**** TEXT
Studies have long touted the many health benefits of drinking coffee -- everything from boosting your workout to ultimately helping you live longer. But officials at the world's foremost authority on cancer risk have found something coffee won't do: give you cancer.
The World Health Organization's International Agency for Research on Cancer announced Wednesday that its researchers found no evidence linking coffee consumption to an increased risk of cancer, according to a report by Bloomberg. That's certainly great news to enjoy with your afternoon pick-me-up, but the development also comes with a slightly alarming warning that might make you rethink how you drink coffee and other hot beverages.
While the WHO found that drinking coffee itself likely doesn't pose a higher risk of cancer, the organization said evidence suggests that drinking scalding hot liquids -- coffee, tea, etc. -- potentially poses a cancer risk. As explained in a report by TIME, drinking beverages 149 degrees Fahrenheit (which, by the way, is cooler than your typical take-out coffee) or hotter was linked to a higher risk of esophagus cancer. In other words, such hot beverages are now considered as "probably carcinogenic." Whoa.
“These results suggest that drinking very hot beverages is one probable cause of oesophageal cancer and that it is the temperature, rather than the drinks themselves, that appears to be responsible,” Dr. Christopher Wild, IARC Director, said in a press release.
The good news, according to the Bloomberg report, is that most people enjoy drinking their coffee around 140 degrees. In fact, researchers told the publication the new findings probably don't warrant changing you eating and drinking habits, and pointed to smoking and alcohol consumption as way bigger causes of cancer.
But all things considered, it probably won't hurt to let your coffee cool off before gulping it. Really, you won't burn you tongue, too. Also: iced coffee.
********
Reproduce the article on coffee, hot drinks and cancer risk word for word, in full.
**** EXERCISE DATA
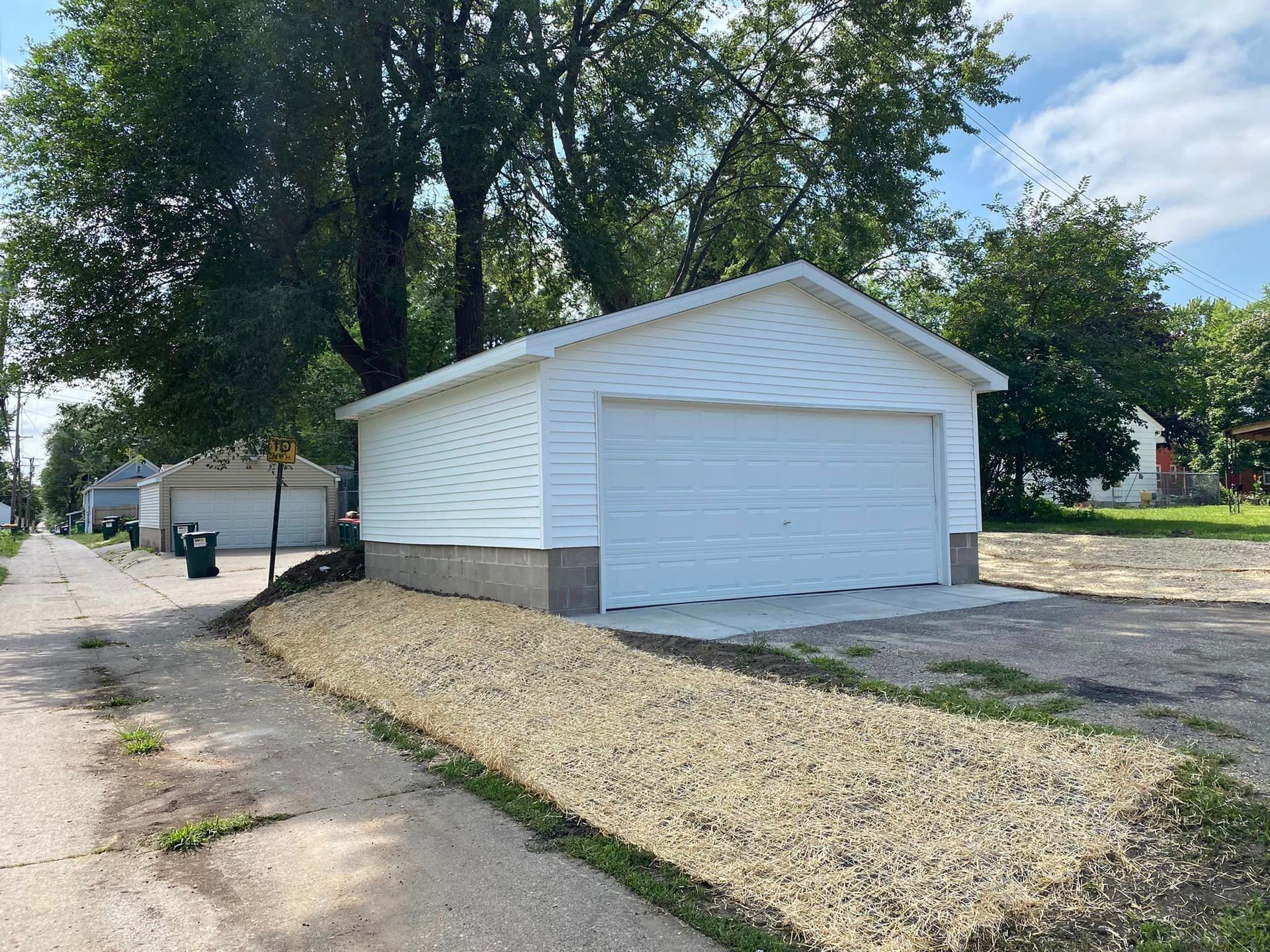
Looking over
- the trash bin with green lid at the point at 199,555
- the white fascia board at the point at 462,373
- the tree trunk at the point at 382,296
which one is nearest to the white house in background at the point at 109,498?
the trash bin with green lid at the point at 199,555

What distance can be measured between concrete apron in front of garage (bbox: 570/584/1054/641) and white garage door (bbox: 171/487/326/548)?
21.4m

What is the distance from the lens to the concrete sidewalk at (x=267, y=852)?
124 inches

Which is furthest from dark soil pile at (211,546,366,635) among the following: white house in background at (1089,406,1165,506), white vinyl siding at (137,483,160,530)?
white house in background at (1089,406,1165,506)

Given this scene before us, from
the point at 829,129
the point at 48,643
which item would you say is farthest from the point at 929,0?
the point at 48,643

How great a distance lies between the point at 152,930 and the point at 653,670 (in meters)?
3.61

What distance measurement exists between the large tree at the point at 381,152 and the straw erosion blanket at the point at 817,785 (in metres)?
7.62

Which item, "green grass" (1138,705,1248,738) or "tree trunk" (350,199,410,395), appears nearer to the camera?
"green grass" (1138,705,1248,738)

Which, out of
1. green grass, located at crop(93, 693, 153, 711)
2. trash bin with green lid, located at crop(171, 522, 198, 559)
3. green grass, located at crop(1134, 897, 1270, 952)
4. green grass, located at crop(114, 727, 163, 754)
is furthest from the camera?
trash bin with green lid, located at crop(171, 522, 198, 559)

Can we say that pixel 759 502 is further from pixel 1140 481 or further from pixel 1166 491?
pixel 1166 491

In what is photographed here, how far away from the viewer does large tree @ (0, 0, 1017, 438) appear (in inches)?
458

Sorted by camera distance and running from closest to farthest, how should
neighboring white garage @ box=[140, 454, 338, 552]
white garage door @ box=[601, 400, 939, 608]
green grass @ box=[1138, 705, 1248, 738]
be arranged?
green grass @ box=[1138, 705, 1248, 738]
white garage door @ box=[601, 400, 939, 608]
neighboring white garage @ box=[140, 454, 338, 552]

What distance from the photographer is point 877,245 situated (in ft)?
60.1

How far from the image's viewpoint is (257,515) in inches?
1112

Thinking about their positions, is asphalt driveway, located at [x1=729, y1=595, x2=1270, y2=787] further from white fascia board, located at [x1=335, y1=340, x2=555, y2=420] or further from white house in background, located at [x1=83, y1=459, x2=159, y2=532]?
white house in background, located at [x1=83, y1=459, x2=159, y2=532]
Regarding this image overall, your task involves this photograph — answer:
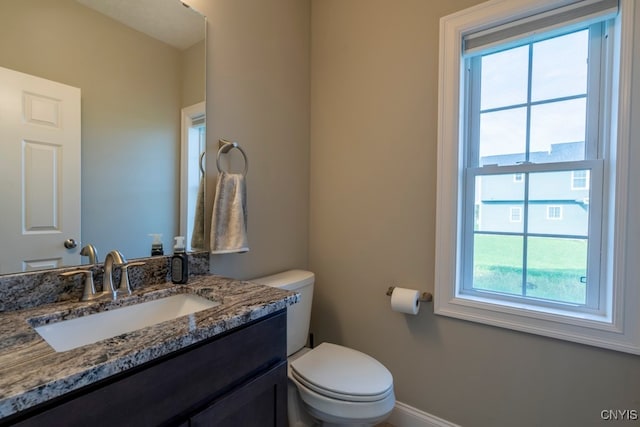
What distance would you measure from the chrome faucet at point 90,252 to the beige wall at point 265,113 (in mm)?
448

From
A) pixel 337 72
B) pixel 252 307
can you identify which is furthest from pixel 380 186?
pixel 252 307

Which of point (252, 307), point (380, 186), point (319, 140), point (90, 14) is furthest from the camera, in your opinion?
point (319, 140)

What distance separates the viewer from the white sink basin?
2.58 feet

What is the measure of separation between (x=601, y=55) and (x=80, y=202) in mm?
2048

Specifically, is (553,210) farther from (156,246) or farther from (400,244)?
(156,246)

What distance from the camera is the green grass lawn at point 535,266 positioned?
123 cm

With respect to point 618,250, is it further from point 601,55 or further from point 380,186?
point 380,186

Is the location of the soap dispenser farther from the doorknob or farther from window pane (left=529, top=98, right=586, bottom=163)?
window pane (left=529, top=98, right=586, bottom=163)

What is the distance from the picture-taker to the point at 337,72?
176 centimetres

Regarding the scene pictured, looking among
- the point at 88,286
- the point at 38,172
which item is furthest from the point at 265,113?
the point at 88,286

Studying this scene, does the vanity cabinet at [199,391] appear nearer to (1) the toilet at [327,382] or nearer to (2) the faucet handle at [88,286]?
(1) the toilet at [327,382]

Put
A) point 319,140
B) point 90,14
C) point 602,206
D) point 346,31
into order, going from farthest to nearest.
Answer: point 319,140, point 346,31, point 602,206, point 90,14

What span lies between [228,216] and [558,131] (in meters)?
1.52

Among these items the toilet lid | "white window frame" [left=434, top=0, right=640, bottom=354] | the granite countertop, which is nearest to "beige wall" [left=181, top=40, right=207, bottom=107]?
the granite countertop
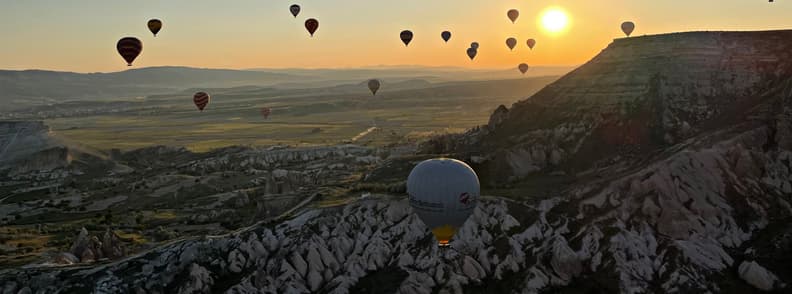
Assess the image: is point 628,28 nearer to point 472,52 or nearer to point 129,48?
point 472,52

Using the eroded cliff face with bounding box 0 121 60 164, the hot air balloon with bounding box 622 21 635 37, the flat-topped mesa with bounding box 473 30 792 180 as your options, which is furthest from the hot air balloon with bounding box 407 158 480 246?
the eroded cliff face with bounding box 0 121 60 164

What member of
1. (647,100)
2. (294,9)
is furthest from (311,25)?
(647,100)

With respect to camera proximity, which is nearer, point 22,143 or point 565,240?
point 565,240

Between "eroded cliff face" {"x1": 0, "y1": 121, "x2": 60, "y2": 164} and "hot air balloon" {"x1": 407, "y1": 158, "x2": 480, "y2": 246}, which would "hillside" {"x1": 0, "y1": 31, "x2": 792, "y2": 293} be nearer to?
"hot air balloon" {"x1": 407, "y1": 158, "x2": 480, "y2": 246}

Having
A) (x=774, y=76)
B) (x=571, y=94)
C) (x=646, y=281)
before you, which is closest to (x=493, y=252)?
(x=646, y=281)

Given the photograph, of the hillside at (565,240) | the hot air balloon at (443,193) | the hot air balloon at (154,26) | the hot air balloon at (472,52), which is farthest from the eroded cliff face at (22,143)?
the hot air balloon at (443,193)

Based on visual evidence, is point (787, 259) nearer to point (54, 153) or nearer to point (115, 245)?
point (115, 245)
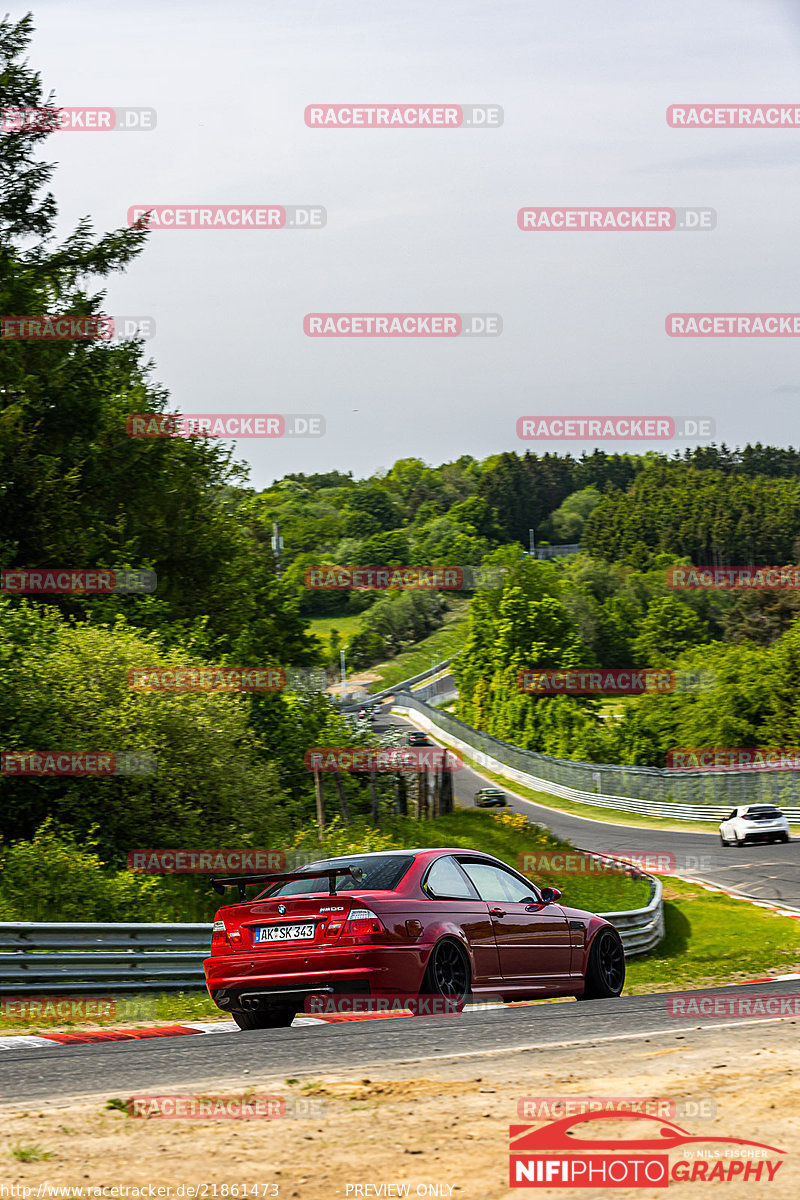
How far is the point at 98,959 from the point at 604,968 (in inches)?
********
*SOLVED EXERCISE*
Studies have long touted the many health benefits of drinking coffee -- everything from boosting your workout to ultimately helping you live longer. But officials at the world's foremost authority on cancer risk have found something coffee won't do: give you cancer.
The World Health Organization's International Agency for Research on Cancer announced Wednesday that its researchers found no evidence linking coffee consumption to an increased risk of cancer, according to a report by Bloomberg. That's certainly great news to enjoy with your afternoon pick-me-up, but the development also comes with a slightly alarming warning that might make you rethink how you drink coffee and other hot beverages.
While the WHO found that drinking coffee itself likely doesn't pose a higher risk of cancer, the organization said evidence suggests that drinking scalding hot liquids -- coffee, tea, etc. -- potentially poses a cancer risk. As explained in a report by TIME, drinking beverages 149 degrees Fahrenheit (which, by the way, is cooler than your typical take-out coffee) or hotter was linked to a higher risk of esophagus cancer. In other words, such hot beverages are now considered as "probably carcinogenic." Whoa.
“These results suggest that drinking very hot beverages is one probable cause of oesophageal cancer and that it is the temperature, rather than the drinks themselves, that appears to be responsible,” Dr. Christopher Wild, IARC Director, said in a press release.
The good news, according to the Bloomberg report, is that most people enjoy drinking their coffee around 140 degrees. In fact, researchers told the publication the new findings probably don't warrant changing you eating and drinking habits, and pointed to smoking and alcohol consumption as way bigger causes of cancer.
But all things considered, it probably won't hurt to let your coffee cool off before gulping it. Really, you won't burn you tongue, too. Also: iced coffee.